> Tasks to perform
1. Please answer these from the inheritance tax article:
(a) In what era was the tax first established, and to help pay for what?
(b) What rate did it originally charge on the deceased's hereditary wealth?
(c) To whom is this state tax assigned?
2. Return everything in the inheritance tax article from "Inheritance Tax is a" down to "executioner of it.", copied word for word.
3. Write the next part of the inheritance tax article, picking up after its final sentence.

> Document
Leave the gold on the sand and run to save your life

Inheritance Tax is one of the oldest taxes in our history, since it was at the time of the Roman Empire when it was established with the intention of helping to pay the cost of the military strife that was taking place at it’s borders. Such tax was a whopping figure of 1% on the hereditary wealth of the deceased. This article is aimed at finding the «Achilles Heel» and why its existence means «The Sword of Damocles» for the average saver, in Andalusia …

 

Inheritance Tax is a state tax assigned to the autonomous communities (among other taxes) with the sense of nourishing enough income so that they are able to meet their economic obligations, say health, education, safety, etc … That is to say, it is a state tax whose cession to the autonomous community turns it into a manager and this does not grant the power to repeal or modify it but they can establish enough liens or bonuses as to be a disproportionate or totally light tax.

 

In the aforementioned tax we could talk about innumerable vicissitudes, simplicities or pragmatic solutions to the neglect of many or the justice of a few but it seems the most opportune to focus on real estate valuations, since «The All Knowing Andalusian Autonomous Real Estate Market» (It could be the title of the new installment of The Godfather IV Part) ends up becoming the judge and executioner of it.

 

Real estate, as we know, is part of the hereditary wealth of an inheritance, but who values it? What criteria are followed to value them? What valuations are they based on? This article seeks to clarify these questions, as well as to show the non-existent reasoning in economic justice that we still live in Andalusia and in most of Spain.

> Recorded information
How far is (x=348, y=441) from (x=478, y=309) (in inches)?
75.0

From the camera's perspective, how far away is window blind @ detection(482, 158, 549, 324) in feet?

> The results
1.
(a) It was established at the time of the Roman Empire, to help pay the cost of the military strife taking place at its borders.
(b) 1%.
(c) To the autonomous communities.

2.
Inheritance Tax is a state tax assigned to the autonomous communities (among other taxes) with the sense of nourishing enough income so that they are able to meet their economic obligations, say health, education, safety, etc … That is to say, it is a state tax whose cession to the autonomous community turns it into a manager and this does not grant the power to repeal or modify it but they can establish enough liens or bonuses as to be a disproportionate or totally light tax.

 

In the aforementioned tax we could talk about innumerable vicissitudes, simplicities or pragmatic solutions to the neglect of many or the justice of a few but it seems the most opportune to focus on real estate valuations, since «The All Knowing Andalusian Autonomous Real Estate Market» (It could be the title of the new installment of The Godfather IV Part) ends up becoming the judge and executioner of it.

3.
When a resident of Andalusia dies and has the luck, effort, dedication, perseverance to leave behind a certain patrimony or let’s say that he won the lottery and instead of spending the prize collecting soccer shirts, he decided to acquire real estate, be it to guarantee a decent home for close blood relatives, invest so that in their old age they have a comfortable income that allows them to travel by taxi instead of bus or lend such properties to their less fortunate relatives to live in a decent home and not to go through hardships. In these cases, their value must be taken into account. This value begins its marathón through the cadastral value, that valuation that we all see in the receipts of IBI (real estate local tax) that we receive every year to contribute to the municipal coffers, of what we suppose and trust that is the transformed valuation in tax rate calculated by the City Council (through a multiplier) for the maintenance of the municipality. In this IBI receipt there are always two values: The value of the construction and the value of the land, the sum of which both constitute the value that Cadastre (the national agency in charge of organizing and valuing the properties of all Spain except Navarre, which Cadastre owns) gives your property based on its revaluation or undervaluation of the land which can go up or down and construction (always low, unless we undertake reforms in a case by which it would rise).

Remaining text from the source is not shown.